Deux fois plus de feux de forêt extrêmes dans le monde ces vingt dernières années

Pour la première fois, rapporte le site Phys.org, “les chercheurs ont pu tracer une tendance mondiale des types d’incendies les plus destructeurs”, rendus responsables de dommages économiques majeurs ainsi que de pertes de vies animales et humaines.
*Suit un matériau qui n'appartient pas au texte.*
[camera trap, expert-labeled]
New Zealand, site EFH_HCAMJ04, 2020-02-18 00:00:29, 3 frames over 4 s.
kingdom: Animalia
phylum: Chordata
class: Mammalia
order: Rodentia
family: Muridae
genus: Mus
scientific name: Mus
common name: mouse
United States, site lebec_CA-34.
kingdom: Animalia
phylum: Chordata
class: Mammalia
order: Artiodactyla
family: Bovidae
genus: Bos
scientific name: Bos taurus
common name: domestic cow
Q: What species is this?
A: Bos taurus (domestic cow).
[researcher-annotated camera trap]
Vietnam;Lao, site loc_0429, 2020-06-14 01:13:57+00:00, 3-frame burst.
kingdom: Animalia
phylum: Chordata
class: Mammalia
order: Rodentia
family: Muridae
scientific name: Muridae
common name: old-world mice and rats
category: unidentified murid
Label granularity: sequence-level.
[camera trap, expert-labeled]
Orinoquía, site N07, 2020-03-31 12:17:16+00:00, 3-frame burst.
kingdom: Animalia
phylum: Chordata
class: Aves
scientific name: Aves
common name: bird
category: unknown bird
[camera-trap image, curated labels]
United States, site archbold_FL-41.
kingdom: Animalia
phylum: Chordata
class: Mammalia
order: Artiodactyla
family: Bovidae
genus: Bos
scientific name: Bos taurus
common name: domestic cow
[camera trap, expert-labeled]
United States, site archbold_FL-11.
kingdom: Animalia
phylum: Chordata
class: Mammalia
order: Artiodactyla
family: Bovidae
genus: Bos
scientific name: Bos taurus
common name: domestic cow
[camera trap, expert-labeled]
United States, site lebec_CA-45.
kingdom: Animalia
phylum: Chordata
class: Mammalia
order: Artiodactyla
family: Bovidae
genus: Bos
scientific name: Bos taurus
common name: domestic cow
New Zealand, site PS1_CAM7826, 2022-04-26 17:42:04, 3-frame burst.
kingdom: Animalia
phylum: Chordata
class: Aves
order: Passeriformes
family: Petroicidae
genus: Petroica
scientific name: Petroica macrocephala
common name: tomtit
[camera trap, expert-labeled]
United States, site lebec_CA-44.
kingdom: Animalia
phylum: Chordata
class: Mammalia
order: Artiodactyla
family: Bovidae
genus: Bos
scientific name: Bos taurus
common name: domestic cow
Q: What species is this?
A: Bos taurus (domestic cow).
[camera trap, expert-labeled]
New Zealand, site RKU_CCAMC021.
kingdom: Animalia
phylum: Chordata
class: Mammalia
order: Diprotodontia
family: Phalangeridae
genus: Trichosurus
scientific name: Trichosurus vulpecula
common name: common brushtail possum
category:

C’est en étudiant plus de 3 000 incendies de forêt entre 2003 et 2023 que les chercheurs, qui ont publié leur étude dans le journal Nature Ecology & Evolution, ont pu établir que leur fréquence a été multipliée par 2,2 pendant cette période. “Je m’attendais à une certaine augmentation, mais ce taux m’a alarmé”, s’étonne le principal auteur de l’étude, Calum Cunningham, de l’université de Tasmanie, en Australie.

Sa recherche qui a notamment porté sur les incendies australiens montre que les six dernières années sont aussi les six plus intenses en la matière. “Le changement climatique rend les incendies plus extrêmes et plus fréquents dans de nombreuses régions du monde”, indique cet expert en pyrogéographie au quotidien The Washington Post.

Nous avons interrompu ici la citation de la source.